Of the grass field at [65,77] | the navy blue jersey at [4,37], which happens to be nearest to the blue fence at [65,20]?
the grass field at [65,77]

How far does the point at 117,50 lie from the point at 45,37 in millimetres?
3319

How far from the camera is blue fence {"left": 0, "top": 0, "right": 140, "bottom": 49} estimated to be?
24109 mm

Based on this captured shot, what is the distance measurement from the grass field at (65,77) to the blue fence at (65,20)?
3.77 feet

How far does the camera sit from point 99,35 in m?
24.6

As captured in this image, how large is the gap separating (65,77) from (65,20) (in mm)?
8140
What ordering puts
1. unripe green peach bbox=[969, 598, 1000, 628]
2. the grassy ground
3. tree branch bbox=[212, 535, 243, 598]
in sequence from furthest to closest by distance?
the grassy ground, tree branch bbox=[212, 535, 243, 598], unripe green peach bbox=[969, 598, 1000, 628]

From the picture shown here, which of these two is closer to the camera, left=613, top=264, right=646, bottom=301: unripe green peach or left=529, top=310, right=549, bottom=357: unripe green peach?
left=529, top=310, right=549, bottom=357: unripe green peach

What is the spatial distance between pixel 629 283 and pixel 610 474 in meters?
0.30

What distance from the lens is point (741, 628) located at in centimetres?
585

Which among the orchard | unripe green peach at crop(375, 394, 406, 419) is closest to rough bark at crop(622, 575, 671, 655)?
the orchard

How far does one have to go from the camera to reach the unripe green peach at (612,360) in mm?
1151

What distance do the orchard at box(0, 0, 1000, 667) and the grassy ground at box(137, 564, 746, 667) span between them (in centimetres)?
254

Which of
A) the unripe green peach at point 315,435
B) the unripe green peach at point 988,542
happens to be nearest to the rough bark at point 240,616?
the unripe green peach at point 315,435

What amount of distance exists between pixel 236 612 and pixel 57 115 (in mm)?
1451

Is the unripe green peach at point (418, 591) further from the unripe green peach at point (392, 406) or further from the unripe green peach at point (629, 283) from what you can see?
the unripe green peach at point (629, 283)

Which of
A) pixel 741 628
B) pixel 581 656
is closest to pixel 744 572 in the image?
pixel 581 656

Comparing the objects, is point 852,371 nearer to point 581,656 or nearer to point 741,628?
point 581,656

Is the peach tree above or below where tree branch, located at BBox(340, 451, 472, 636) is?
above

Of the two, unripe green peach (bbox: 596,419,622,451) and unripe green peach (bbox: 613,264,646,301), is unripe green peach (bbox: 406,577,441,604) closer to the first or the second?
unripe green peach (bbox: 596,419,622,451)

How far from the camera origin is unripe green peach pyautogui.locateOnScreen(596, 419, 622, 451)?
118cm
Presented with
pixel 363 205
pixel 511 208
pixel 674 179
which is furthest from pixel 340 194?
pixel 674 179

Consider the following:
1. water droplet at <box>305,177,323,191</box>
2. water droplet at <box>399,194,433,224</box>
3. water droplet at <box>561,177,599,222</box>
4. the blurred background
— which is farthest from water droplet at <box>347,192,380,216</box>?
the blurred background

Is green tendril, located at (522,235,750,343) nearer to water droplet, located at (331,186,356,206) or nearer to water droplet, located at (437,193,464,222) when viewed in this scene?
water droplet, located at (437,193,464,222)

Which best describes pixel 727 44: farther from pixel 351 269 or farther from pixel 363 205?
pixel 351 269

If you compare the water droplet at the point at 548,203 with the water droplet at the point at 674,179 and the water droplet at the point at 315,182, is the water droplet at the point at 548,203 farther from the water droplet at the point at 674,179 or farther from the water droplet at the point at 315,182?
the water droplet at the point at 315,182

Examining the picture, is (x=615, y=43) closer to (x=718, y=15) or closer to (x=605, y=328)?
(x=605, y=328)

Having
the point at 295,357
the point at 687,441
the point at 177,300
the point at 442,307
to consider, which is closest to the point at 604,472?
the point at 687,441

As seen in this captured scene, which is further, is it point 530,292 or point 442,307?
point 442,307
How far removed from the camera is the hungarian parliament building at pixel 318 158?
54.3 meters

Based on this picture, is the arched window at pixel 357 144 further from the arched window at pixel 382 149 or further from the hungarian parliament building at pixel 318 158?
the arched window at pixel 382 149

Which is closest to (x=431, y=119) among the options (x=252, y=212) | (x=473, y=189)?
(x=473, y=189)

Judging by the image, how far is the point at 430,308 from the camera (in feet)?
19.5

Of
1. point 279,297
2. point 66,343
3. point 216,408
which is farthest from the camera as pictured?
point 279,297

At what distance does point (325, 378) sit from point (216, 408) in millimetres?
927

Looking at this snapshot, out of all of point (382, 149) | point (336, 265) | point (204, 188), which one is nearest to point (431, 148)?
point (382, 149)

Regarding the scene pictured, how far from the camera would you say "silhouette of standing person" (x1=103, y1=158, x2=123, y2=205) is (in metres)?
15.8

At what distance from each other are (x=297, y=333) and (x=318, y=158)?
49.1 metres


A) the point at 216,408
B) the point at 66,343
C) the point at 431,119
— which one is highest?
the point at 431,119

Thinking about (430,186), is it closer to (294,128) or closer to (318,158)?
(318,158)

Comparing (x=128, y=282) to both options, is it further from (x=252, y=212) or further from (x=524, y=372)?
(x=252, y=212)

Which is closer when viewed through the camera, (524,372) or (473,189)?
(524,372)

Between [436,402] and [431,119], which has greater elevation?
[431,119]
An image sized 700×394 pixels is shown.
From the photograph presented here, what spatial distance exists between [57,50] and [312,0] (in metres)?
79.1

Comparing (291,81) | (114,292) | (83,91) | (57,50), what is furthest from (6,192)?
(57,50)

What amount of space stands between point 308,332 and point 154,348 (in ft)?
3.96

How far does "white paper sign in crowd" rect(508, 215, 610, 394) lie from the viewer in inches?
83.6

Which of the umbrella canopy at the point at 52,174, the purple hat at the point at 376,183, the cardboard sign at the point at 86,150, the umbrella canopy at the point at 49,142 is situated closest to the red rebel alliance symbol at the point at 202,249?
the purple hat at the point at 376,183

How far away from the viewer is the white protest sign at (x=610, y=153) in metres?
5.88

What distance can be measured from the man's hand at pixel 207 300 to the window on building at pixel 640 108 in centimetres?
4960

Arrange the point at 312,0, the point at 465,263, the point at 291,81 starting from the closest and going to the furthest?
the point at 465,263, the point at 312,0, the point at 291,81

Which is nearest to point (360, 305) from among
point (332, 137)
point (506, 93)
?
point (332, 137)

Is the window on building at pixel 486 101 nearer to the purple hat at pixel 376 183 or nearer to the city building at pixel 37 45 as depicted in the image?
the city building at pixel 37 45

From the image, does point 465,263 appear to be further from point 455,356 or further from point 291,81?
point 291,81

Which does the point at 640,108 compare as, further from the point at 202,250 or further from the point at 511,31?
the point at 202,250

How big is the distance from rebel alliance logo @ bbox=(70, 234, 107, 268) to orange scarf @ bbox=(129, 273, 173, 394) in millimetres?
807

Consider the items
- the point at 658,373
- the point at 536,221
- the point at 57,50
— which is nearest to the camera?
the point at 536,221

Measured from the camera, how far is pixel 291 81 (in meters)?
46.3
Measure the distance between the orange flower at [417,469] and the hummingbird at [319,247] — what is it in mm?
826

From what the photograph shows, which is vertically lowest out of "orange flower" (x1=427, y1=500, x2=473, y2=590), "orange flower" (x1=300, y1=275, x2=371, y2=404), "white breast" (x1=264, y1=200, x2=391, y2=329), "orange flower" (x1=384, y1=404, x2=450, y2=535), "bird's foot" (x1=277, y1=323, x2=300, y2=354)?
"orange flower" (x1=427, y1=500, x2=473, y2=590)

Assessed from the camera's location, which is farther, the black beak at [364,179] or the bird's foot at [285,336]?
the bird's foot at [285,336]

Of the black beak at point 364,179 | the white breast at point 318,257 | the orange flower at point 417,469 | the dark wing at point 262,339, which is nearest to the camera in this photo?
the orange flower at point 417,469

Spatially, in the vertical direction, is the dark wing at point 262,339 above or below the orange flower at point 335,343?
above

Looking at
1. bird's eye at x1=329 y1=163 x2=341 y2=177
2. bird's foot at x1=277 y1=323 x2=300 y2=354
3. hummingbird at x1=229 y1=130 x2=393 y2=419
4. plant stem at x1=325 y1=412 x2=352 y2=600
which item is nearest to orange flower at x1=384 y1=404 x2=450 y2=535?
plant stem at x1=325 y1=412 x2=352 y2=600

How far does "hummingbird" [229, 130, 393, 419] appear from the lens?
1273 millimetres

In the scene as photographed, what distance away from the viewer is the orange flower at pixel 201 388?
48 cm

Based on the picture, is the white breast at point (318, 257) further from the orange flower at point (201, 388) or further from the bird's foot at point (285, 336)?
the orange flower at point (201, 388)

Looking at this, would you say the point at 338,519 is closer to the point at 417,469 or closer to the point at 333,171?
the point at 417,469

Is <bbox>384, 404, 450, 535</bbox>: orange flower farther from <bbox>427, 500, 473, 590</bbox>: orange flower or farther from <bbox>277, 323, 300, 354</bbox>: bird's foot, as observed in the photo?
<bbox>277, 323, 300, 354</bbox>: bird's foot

■ ■ ■ ■

### Exercise:
Give back the lines of the listing from the one with "Of the black" through the end, both included, exactly as written and with nothing added.

### Task solution:
Of the black beak at point 364,179 | the white breast at point 318,257 | the orange flower at point 417,469 | the dark wing at point 262,339, which is nearest to the camera in this photo?
the orange flower at point 417,469

Spatially, in the vertical direction, is the dark wing at point 262,339 above or below the orange flower at point 335,343?
above

Looking at
1. bird's eye at x1=329 y1=163 x2=341 y2=177
2. bird's foot at x1=277 y1=323 x2=300 y2=354
3. hummingbird at x1=229 y1=130 x2=393 y2=419
4. plant stem at x1=325 y1=412 x2=352 y2=600
which item is nearest to orange flower at x1=384 y1=404 x2=450 y2=535?
plant stem at x1=325 y1=412 x2=352 y2=600

How far does "hummingbird" [229, 130, 393, 419] appear from the lens?
1273 millimetres

In the scene as photographed, what distance away from the viewer is the orange flower at pixel 201 388?
48 cm

Based on the picture, is the white breast at point (318, 257) further from the orange flower at point (201, 388) or further from the bird's foot at point (285, 336)?
the orange flower at point (201, 388)

Looking at this, would you say the point at 338,519 is closer to the point at 417,469 or closer to the point at 333,171?
the point at 417,469

Is <bbox>384, 404, 450, 535</bbox>: orange flower farther from <bbox>427, 500, 473, 590</bbox>: orange flower or farther from <bbox>277, 323, 300, 354</bbox>: bird's foot, as observed in the photo?
<bbox>277, 323, 300, 354</bbox>: bird's foot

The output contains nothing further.